Task to complete:
Translate this sentence from the abstract on predicting post-extubation failure below into Spanish: "Accurate risk stratification remains elusive."

[Extract provided Boundary: Start]

Machine Learning Prediction of Post-Extubation Failure in Critically Ill Patients Using MIMIC-IV

Monday, March 23, 2026

9:00 AM - 10:00 AM Central Time

Location: Connections Central - RST 03

GC

Giorgi Chilingarashvili, MD, MSc

Disclosure(s): No relevant financial relationship(s) to disclose.
KP

Krunal Patel, MD

PCCM Fellow
Temple University Hospital

Disclosure information not submitted.
CB

Cauvery Balhara Taank, MD

IM Resident
Nazareth Hospital

Disclosure information not submitted.
AG

Adam Green, MD, MBA (he/him/his)

Pennsylvania

Disclosure(s): No relevant financial relationship(s) to disclose.
JP

Joshua Pregnar, DO

Critical Care Intensivist
Sound Physicians

Disclosure information not submitted.
SP

Sharad Patel, MD

Cooper University Health Care

Disclosure information not submitted.

Introduction: Post-extubation failure (PEF)—reintubation within 48 h of extubation—affects 5 %–10 % of ICU patients and portends higher mortality, longer stays, and greater resource use. Accurate risk stratification remains elusive. We sought to develop and validate machine-learning (ML) models leveraging high-resolution temporal data from the MIMIC-IV Respiratory Support benchmark to predict PEF and elucidate key predictors.

Methods: In this retrospective cohort study, we identified 17 476 adult ICU patients in MIMIC-IV who underwent invasive mechanical ventilation followed by an extubation event. For each patient, we extracted hourly ventilator settings, vital signs, and laboratory values over the 12 h preceding the first extubation. Missing data were addressed via simple imputation, k-nearest neighbors (KNN), and multiple imputation by chained equations (MICE), with KNN and MICE performance compared using Kolmogorov–Smirnov tests and kernel density estimation. To mitigate class imbalance (5 % PEF), we applied SMOTE oversampling. Four classifiers—elastic-net logistic regression, Random Forest, XGBoost, and LightGBM—were trained on 80 % of the data with 5-fold cross-validation for hyperparameter tuning and evaluated on a held-out 20 % test set. Model discrimination was assessed by area under the receiver-operating characteristic curve (AUC); calibration and learning curves were also examined. SHAP (Shapley Additive Explanations) were used to interpret model outputs.

[Extract provided Boundary: End]
[Supplied entries Boundary: Start]

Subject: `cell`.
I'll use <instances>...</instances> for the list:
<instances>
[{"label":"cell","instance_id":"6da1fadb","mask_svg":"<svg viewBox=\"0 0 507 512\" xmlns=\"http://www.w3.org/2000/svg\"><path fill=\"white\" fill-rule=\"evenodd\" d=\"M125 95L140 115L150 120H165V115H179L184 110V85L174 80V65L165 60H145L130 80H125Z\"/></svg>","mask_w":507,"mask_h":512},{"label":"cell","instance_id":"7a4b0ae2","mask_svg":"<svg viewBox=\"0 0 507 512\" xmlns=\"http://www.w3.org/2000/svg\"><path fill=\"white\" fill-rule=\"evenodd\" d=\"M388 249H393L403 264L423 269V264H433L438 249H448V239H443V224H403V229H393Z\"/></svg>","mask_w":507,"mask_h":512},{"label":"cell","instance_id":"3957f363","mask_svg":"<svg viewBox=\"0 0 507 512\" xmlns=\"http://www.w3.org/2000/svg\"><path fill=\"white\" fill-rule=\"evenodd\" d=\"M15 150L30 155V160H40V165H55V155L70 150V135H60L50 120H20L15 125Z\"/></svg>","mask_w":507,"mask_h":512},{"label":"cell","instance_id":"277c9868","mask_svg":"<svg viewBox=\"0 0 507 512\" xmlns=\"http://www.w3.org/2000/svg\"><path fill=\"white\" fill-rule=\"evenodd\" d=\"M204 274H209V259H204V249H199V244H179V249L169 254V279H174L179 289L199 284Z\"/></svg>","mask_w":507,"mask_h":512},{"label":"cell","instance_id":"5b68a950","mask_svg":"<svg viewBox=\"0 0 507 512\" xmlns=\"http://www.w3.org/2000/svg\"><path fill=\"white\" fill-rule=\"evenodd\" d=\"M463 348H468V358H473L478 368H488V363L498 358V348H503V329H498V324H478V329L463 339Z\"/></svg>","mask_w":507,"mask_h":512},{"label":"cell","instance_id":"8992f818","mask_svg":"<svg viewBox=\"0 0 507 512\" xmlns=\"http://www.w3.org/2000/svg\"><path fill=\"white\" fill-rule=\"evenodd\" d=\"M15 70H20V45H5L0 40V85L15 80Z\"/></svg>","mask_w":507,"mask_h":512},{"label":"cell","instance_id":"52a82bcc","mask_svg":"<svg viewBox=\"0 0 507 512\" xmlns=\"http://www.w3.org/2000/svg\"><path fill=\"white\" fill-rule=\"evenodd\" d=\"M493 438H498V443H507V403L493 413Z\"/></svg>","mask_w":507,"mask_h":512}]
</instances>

[Supplied entries Boundary: End]

Exercise response:
La estratificación precisa del riesgo sigue siendo difícil de lograr.